Truckstop.com and FTR's most recent Spot Market Insights showed that each of the four key market indicators increased in week 48. The overall Market Demand Index (MDI) rose by 55.5 points to 107.5 as load availability increased 127% and truck availability rose 9.9%.
Spot Rates Surge After Thanksgiving
- The overall broker-posted spot rate jumped sharply — the biggest weekly increase since March — reaching its highest level since early July.
- Among equipment types, refrigerated (“reefer”) rates surged the most, hitting their highest point since January 2023 (and marking the largest weekly increase since May’s inspection-heavy “Roadcheck” period).
- Flatbed rates also rose — the strongest increase since April — marking their best week in six.
- Dry van rates climbed solidly as well, reaching their strongest levels since mid-year.
Load Volumes Rebound — Demand Jumps Post-Holiday
- After a steep ~46% drop during Thanksgiving week, total load activity rebounded by 127% in the following week — the strongest showing since May’s Roadcheck week.
- Compared to last year’s post-Thanksgiving week, volumes were up ~26% (adjusting for the holiday timing).
- Truck postings rose ~9.9%, and the Market Demand Index (loads-to-trucks ratio) surged to its highest level since the May inspection period — indicating a sharper rebound in demand than in capacity.

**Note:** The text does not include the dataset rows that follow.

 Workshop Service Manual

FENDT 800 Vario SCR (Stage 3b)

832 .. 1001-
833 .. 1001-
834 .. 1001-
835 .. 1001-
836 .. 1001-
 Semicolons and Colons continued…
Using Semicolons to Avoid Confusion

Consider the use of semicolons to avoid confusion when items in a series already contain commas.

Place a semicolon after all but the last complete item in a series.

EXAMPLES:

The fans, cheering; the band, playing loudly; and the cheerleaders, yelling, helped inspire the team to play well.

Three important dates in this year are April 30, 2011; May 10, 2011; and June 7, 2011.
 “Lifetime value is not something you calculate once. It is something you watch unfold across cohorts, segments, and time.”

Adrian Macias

Segment-by-Segment Breakdown
Dry-Van
- Rates rose just over 4¢.
- Load volume rebounded ~113%, reaching its highest since November 2023.

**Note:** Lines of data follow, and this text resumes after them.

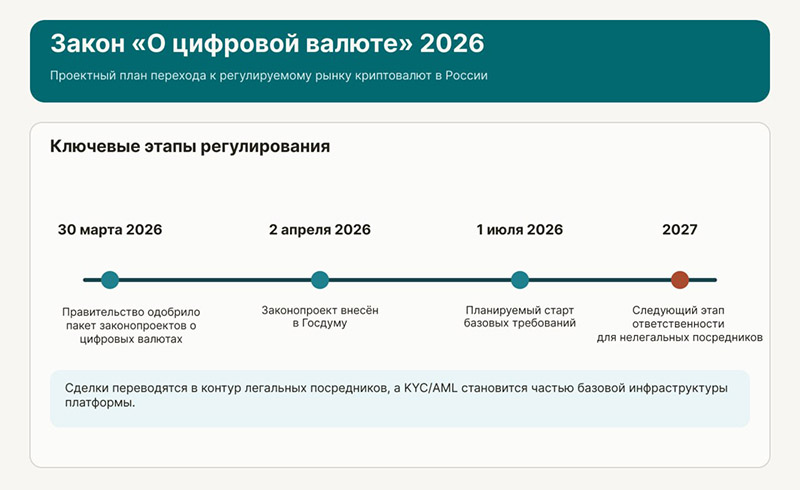 Закон «О цифровой валюте» 2026

Проектный план перехода к регулируемому рынку криптовалют в России

Ключевые этапы регулирования

30 марта 2026

Правительство одобрило пакет законопроектов о цифровых валютах

2 апреля 2026

Законопроект внесён в Госдуму

1 июля 2026

Планируемый старт базовых требований

2027

Следующий этап ответственности для нелегальных посредников

Сделки переводятся в контур легальных посредников, а KYC/AML становится частью базовой инфраструктуры платформы.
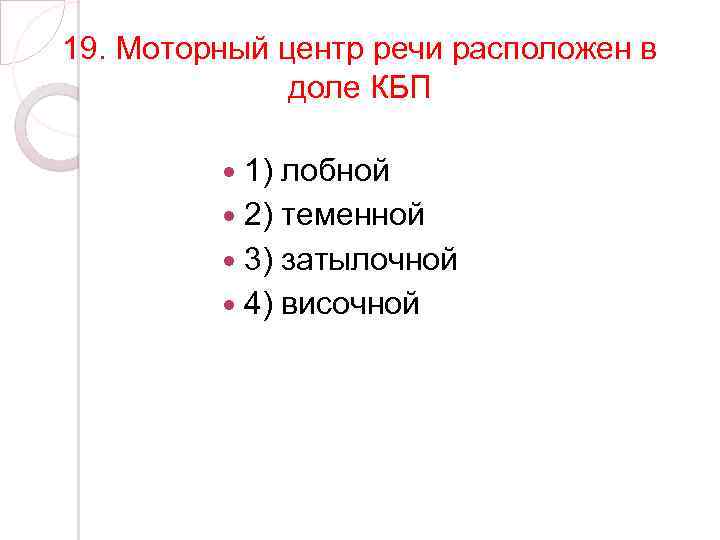 19. Моторный центр речи расположен в доле КБП

1) лобной
2) теменной
3) затылочной
4) височной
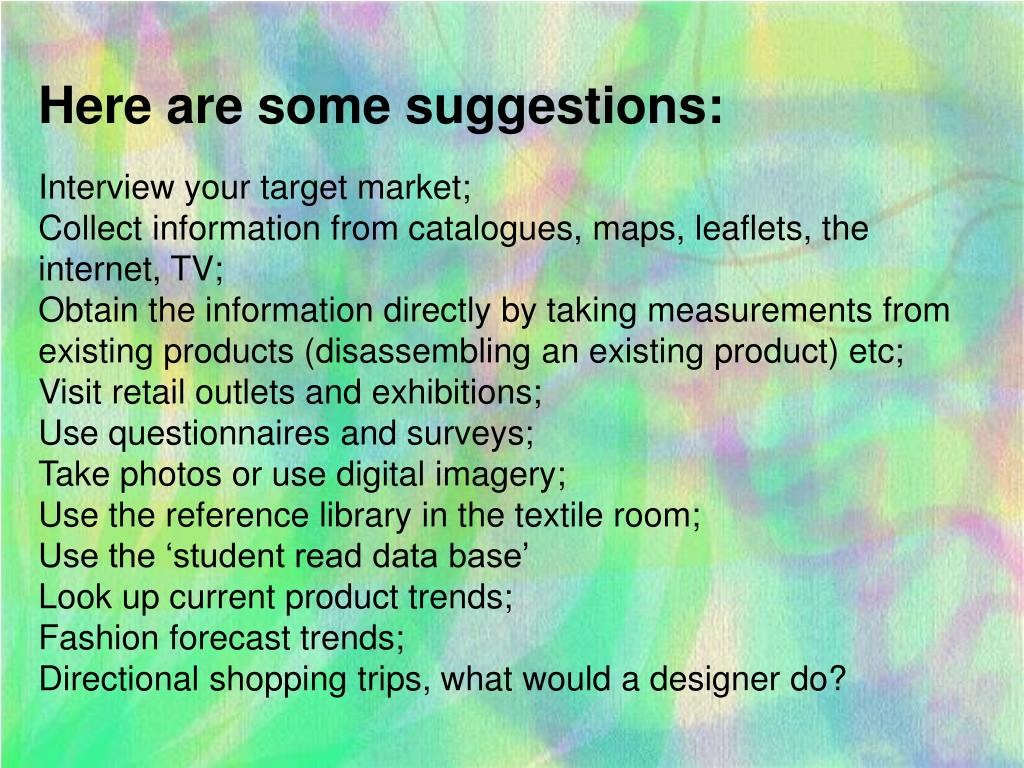 Here are some suggestions:

Interview your target market;
Collect information from catalogues, maps, leaflets, the internet, TV;
Obtain the information directly by taking measurements from existing products (disassembling an existing product) etc;
Visit retail outlets and exhibitions;
Use questionnaires and surveys;
Take photos or use digital imagery;
Use the reference library in the textile room;
Use the ‘student read data base’
Look up current product trends;
Fashion forecast trends;
Directional shopping trips, what would a designer do?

- Volumes were ~140% above 2024’s comparable week, ~22% higher than last year’s post-Thanksgiving week.
Refrigerated (Reefer)
- Spot rates jumped ~21¢ — roughly 15% above 2024, ~12% above last year’s post-holiday week.
- Load activity rose ~90%, the busiest since May.
Flatbed
- Rates increased nearly 4¢.
- Loads surged ~154% after a steep holiday drop; volume was ~236% above 2024’s week and ~41% higher than the prior year’s post-Thanksgiving week.

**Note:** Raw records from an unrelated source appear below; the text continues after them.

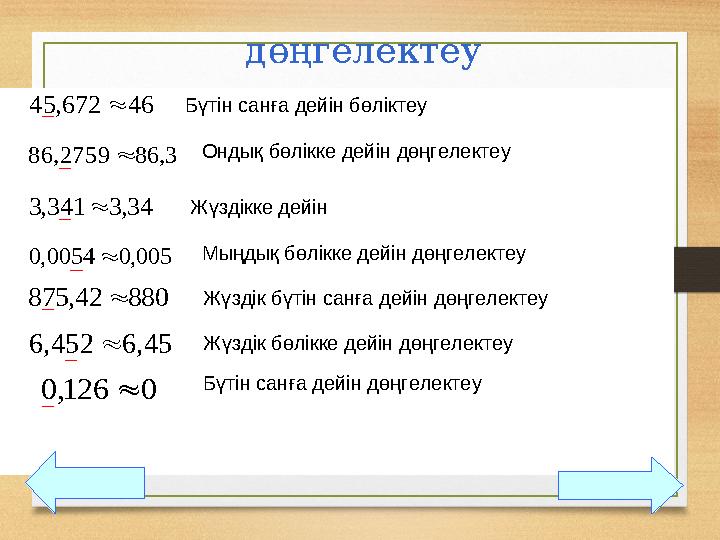 дөңгелектеу

$45,672 \approx 46$ Бүтін санға дейін бөліктеу

$86,2759 \approx 86,3$ Ондық бөлікке дейін дөңгелектеу

$3,341 \approx 3,34$ Жүздікке дейін

$0,0054 \approx 0,005$ Мыңдық бөлікке дейін дөңгелектеу

$875,42 \approx 880$ Жүздік бүтін санға дейін дөңгелектеу

$6,452 \approx 6,45$ Жүздік бөлікке дейін дөңгелектеу

$0,126 \approx 0$ Бүтін санға дейін дөңгелектеу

A Note of Caution — Holiday Effects May Be Distorting The Trend
The report notes that holiday-week spikes (or dips) in load volumes and rates can be misleading, often temporary and followed by a return to typical patterns. Hence, while this week’s surge is impressive, analysts and stakeholders should view it as a potential sign of market inflection rather than a guaranteed turnaround.